Project | Description |
Performance Correlated Architectural Events in Concurrent Programs |
Modern computer architectures implement a variety of special registers called
"performance counters" that track the frequency of certain architectural
events. For example, on Intel processors, a register recording the number of
L2 Cache misses is available. As architects we are interested in identifying
where we stand to gain performance (or reduce power, or increase reliability).
An interesting project might be monitoring many different performance counters
over a program's execution, and finding correlations between high/low performance,
and high/low values of some performance counters. Doing so, we are better guided
to operations we can optimize to get performance. Of particular interest to
this course, Intel's Nehalem architecture exposes new performance counters,
enabling introspection on multiprocessing related events, such as cache
coherence activity -- correlations between these events and performance
behavior might be of particular interest. An especially interesting project
would be using the collected correlations to direct an static or dynamic
program optimization.
|
Identifying Consequential Compiler Reorderings |
Compilers frequently re-order memory accesses in programs during the
optimization process. For example, an access to some variable inside a loop
may be hoisted above the loop if its value doesn't change during the loop's
execution. This is valid for single-threaded programs because if the
variable's value is unchanged in the loop, then it is effectively constant. In
multi-threaded programs, however, some other thread could be concurrently
accessing that variable -- the access can no longer be hoisted. Typically this
is handled conservatively by disabling such re-ordering optimizations in
multithreaded code accessing shared variables. An interesting project would be
to identify snippets of code subject to such re-orderings (simple enough by
analyzing single-threaded compilations). Programs with such reorderings can
then be made multithreaded (preserving the reorderings from the single-threaded
compilation). Running the programs with concurrent accesses to the variables
involved in the re-ordered accesses could result in violations of Sequential
Consistency. It would be interesting to determine how often this happens; How
frequently are the values produced by re-ordered stores observed by other
threads before they should be? How frequently do values read by re-ordered
reads not reflect the state of memory at the point in the execution when the
read would actually have executed? This would characterize the impact of
compiler optimizations on memory consistency.
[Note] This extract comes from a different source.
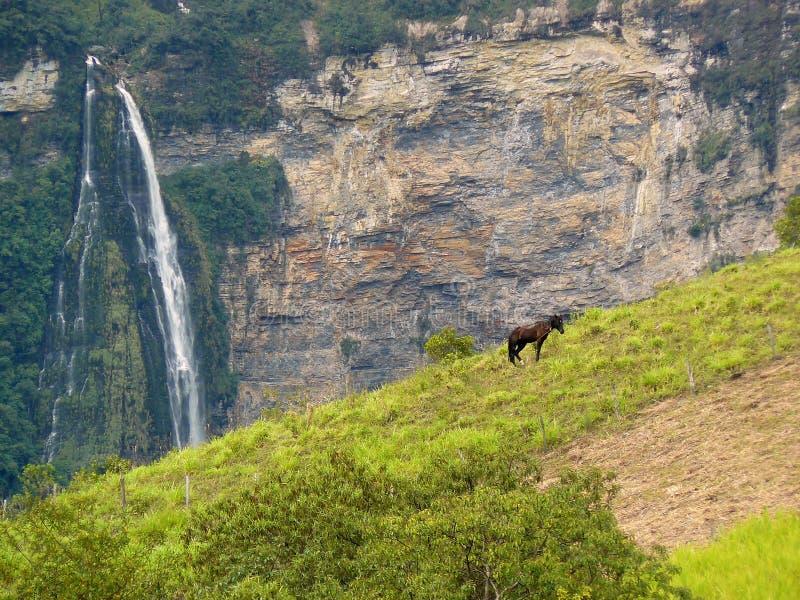 Pferd mit Wasserfall auf Hintergrund stockfoto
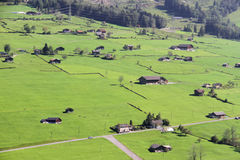 Bei prati nelle alpi svizzere Immagine Stock Libera da Diritti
Also, it might reveal some
semi-safe optimization opportunities: re-orderings that are in theory unsafe,
but that in execution rarely ever (or never) result in violations of SC.
|
Implementing and Characterizing a Lock-Free Data Structure |
Lock free data structures are high-performance containers designed to be
accessed by multiple threads, without forcing any of the accessing threads to
be prevented from making progress (waiting). Typically, the implementations of
these data structures make use of atomic compare-and-swap (CAS) operations to
make atomic read and update accesses. These atomic operations are available on
most modern multiprocessor architectures, as either a CAS instruction that
atomically reads and updates a word, or as a Load-Linked/Store-Conditional
instruction pair that ensures atomicity of a read and an update performed
between them.
An interesting project would be to implement a lock free data structure (such
as a lock-free double-ended queue) using these hardware primitives that are
available on, for instance, Intel processors. Then, by comparing your
lock-free version of the data-structure with a version that is implemented
using standard synchronization techniques (mutexes, etc), it would be
interesting to identify the performance and power consumption benefits (costs?)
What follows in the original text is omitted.